「フリーランス保護新法」で拡がる生産性向上に向けた新たな手法

2023.6.13 Interview

会社員としてではなく個人として働くフリーランスを保護する「特定受託事業者に係る取引の適正化等に関する法律(フリーランス・事業者間取引適正化等法)」が2023年4月末に参院本会議で可決成立し、5月に公布されました。この通称「フリーランス保護新法」は来秋までに施行される予定です。フリーランスとして働く方々も業務委託契約を結んだ副業人材や外部プロ人材とともに働く企業も、実際どのような影響があるのか不安に感じられているのではないでしょうか。フリーランスのプロフェッショナル人材向け案件紹介サービスのパイオニアとして市場を開拓してきた、みらいワークス社長・岡本祥治が今、どう感じているかをお伝えします。
新法で「当たり前」を周知徹底
「フリーランスの仕事の範囲や報酬額を書面、メールであらかじめ明示する」
「発注した仕事の成果物を受けとってから60日以内に報酬を支払う」
「ハラスメント行為に対する相談対応など体制整備」
フリーランス保護新法の概要を見て最初に思ったのが、「われわれが当たり前のようにやってきたことが、これから周知徹底されるのだな」ということでした。
みらいワークスの主軸サービス「フリーコンサルタント.jp」では、戦略立案や新規事業、IT導入、マーケティング、プロジェクトマネジメントなど月100万円以上の高単価案件でフリーランスのプロフェッショナル人材と大手企業をマッチングしています。このような業務内容の場合、企業の課題抽出から行うこととなり、抽出された課題によってその後の仕事の範囲やアウトプットの内容が変わっていく可能性があります。フリーランス保護新法で定められた「フリーランスの仕事の範囲をあらかじめ明示する」のが難しいわけです。
判断が難しい「仕事の範囲の明示」への対応法
たとえばフリーランスのデザイナーに企業ロゴを作成してもらうのであれば契約の際、発注内容として「企業ロゴ作成」と明確に提示できます。ですがフリーランスのコンサルタントが社員とともに新規事業を立ち上げるといったプロジェクトの場合、課題整理からともに推進するため、「⚪︎⚪︎をやる」と文言にしづらい状況もありえます。「フリーコンサルタント.jp」では「課題整備のフェーズと実行フェーズで契約を分ける」などこれまで積み上げたノウハウを用いて新法を遵守できる土台がありますが、これまで発注内容をあいまいに業務委託契約を結んできた業界や企業はあらためて運用を見直す時期がきたということになります。
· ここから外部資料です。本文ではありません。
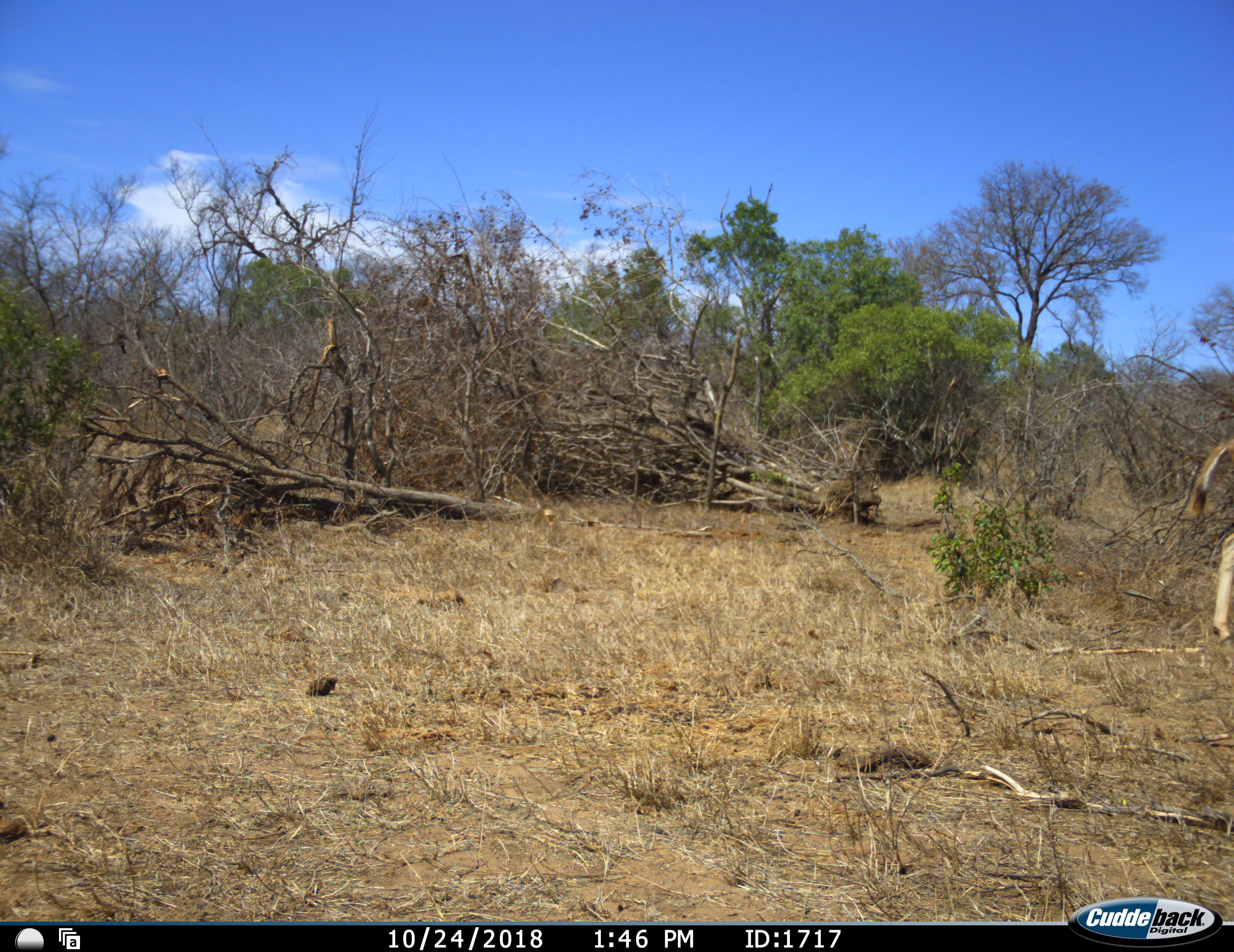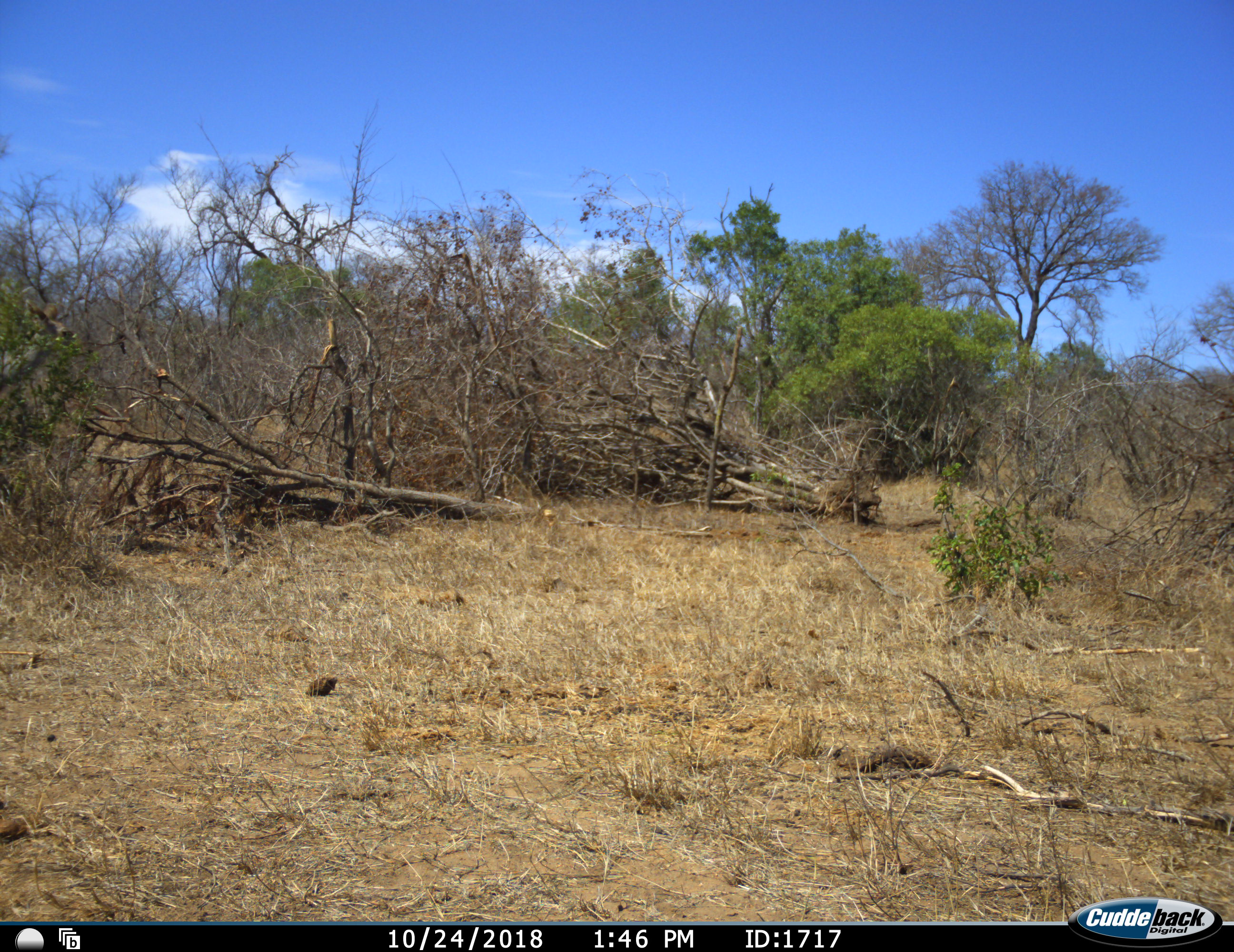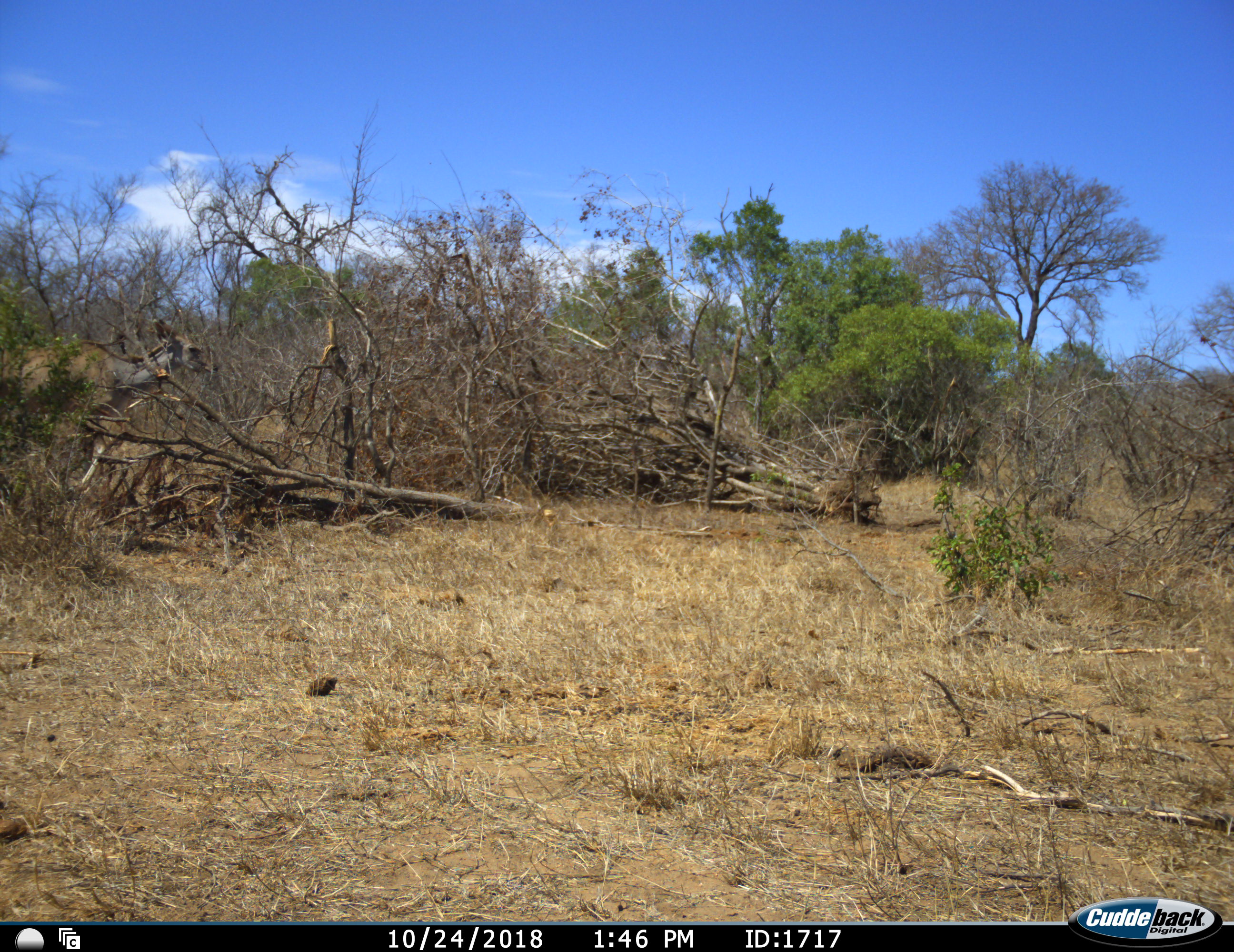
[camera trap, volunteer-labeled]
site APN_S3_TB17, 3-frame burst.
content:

保護されるフリーランスには副業をする人も含まれます。地方中小企業と都市部副業人材のマッチングサービス「Skill Shift」では、募集条項の時点で的確な表示を行うようにしています。ただ副業人材の活用に慣れていない企業の場合、「~~といった課題があります。解決方法を提案してください」で仕事の範囲を明示したことになるのか、具体的な業務内容ややって欲しい仕事内容を契約の際に明示しなければいけないのか……どうすれば法律を遵守し、副業人材を採用できるのかの判断が難しいかもしれません。
コロナを経て自然と「ジョブディススクリプション活用」に移行
ただ、考えてみてください。すでにコロナ禍を経て正社員として企業で働く人々の働き方も大きく変化しています。オンラインワークが当たり前となり、社員同士机を並べて働き「これ、よろしくね」で済んでいた業務について指示を明確にしなければならなくなりました。出社し机に座っている時間が仕事をしている時間と認識されていたものが、アウトプットベースで仕事の評価がなされるようになりました。すでに多くの企業には、ジョブディススクリプション(職務記述書)を活用したジョブ型雇用の下地ができていて、社員だろうとフリーランスだろうと明確な仕事内容の提示をもとにした生産性向上にグイッと舵を切っているのではないでしょうか。
人材不足が深刻な状況となるなか、正社員だけでなくフリーランスの優秀な外部人材にも選んでもらえる魅力的な会社となることが求められています。フリーランスとしてやっていける環境が整えば組織を飛び出し、時間や場所の制限なく働きたいと考えている人もいるでしょう。いろいろな課題はありますが、今回のフリーランス保護新法によって変化を余儀なくされれば、多様な働き方ができる世界へまた一歩近づくと感じています。